[START OF RECORD LIST]

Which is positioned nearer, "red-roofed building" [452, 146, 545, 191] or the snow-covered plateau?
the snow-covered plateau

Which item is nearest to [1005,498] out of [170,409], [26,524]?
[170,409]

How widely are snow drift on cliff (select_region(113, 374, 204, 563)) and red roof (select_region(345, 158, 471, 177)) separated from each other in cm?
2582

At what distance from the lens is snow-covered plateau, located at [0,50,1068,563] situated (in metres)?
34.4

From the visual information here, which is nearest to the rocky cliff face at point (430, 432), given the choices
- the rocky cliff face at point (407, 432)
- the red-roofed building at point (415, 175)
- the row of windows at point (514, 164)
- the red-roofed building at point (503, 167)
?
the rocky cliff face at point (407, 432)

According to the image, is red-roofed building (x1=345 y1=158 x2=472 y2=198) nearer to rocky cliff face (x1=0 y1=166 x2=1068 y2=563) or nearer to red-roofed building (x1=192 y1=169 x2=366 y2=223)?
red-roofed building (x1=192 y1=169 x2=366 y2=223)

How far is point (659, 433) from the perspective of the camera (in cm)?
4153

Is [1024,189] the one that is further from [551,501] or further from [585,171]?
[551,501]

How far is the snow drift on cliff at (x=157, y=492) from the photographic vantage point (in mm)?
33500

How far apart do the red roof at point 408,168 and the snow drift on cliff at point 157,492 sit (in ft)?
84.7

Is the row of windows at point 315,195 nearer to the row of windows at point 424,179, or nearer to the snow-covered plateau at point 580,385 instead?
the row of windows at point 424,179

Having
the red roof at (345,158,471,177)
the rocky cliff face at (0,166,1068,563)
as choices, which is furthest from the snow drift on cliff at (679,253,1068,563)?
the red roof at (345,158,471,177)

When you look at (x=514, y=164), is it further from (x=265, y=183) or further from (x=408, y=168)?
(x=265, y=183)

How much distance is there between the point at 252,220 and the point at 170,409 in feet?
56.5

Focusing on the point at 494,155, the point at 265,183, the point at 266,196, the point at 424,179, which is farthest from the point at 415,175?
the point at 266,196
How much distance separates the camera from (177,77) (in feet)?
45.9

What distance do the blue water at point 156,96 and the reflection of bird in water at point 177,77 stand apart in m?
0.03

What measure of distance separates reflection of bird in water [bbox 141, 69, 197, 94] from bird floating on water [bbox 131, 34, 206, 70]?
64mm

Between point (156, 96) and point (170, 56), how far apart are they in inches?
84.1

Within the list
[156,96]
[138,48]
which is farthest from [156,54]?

[END OF RECORD LIST]

Reproduce all of the records above word for word, line by line, in their original order.

Which is positioned nearer, "red-roofed building" [452, 146, 545, 191] or the snow-covered plateau?
the snow-covered plateau

Which item is nearest to [1005,498] out of [170,409], [26,524]?
[170,409]

How widely are snow drift on cliff (select_region(113, 374, 204, 563)) and red roof (select_region(345, 158, 471, 177)) separated from each other in cm?
2582

At what distance from the lens is snow-covered plateau, located at [0,50,1068,563] situated (in metres)?
34.4

From the visual information here, which is nearest to the rocky cliff face at point (430, 432), given the choices
- the rocky cliff face at point (407, 432)
- the red-roofed building at point (415, 175)
- the row of windows at point (514, 164)
- the red-roofed building at point (503, 167)
?
the rocky cliff face at point (407, 432)

According to the image, is red-roofed building (x1=345 y1=158 x2=472 y2=198) nearer to rocky cliff face (x1=0 y1=166 x2=1068 y2=563) or nearer to red-roofed building (x1=192 y1=169 x2=366 y2=223)?
red-roofed building (x1=192 y1=169 x2=366 y2=223)

How far is point (659, 433) from the perspective of the camera (in cm)?
4153

Is [1024,189] the one that is further from [551,501] or further from [585,171]?
[551,501]

How far is the snow drift on cliff at (x=157, y=492) from the photographic vantage point (in mm)?
33500

How far apart do the red roof at point 408,168 and the snow drift on cliff at point 157,492 sit (in ft)?
84.7

Is the row of windows at point 315,195 nearer to the row of windows at point 424,179, or nearer to the snow-covered plateau at point 580,385 instead?
the row of windows at point 424,179

Having
the red roof at (345,158,471,177)
the rocky cliff face at (0,166,1068,563)
as choices, which is furthest from the snow drift on cliff at (679,253,1068,563)?
the red roof at (345,158,471,177)

When you look at (x=514, y=164), is it further from (x=265, y=183) or further from (x=408, y=168)?
(x=265, y=183)

How much distance is there between the point at 252,220 and the point at 170,409 in feet?
56.5

Focusing on the point at 494,155, the point at 265,183, the point at 266,196, the point at 424,179, which is farthest from the point at 415,175?
the point at 266,196
How much distance separates the camera from (177,77) (in feet)?
45.9

What distance do the blue water at point 156,96 and the reflection of bird in water at point 177,77 stand apart in m?
0.03

What measure of distance separates reflection of bird in water [bbox 141, 69, 197, 94] from bird floating on water [bbox 131, 34, 206, 70]?
64mm

Between point (156, 96) and point (170, 56), how far apart are they in inches?
84.1

Within the list
[156,96]
[138,48]
which is farthest from [156,54]?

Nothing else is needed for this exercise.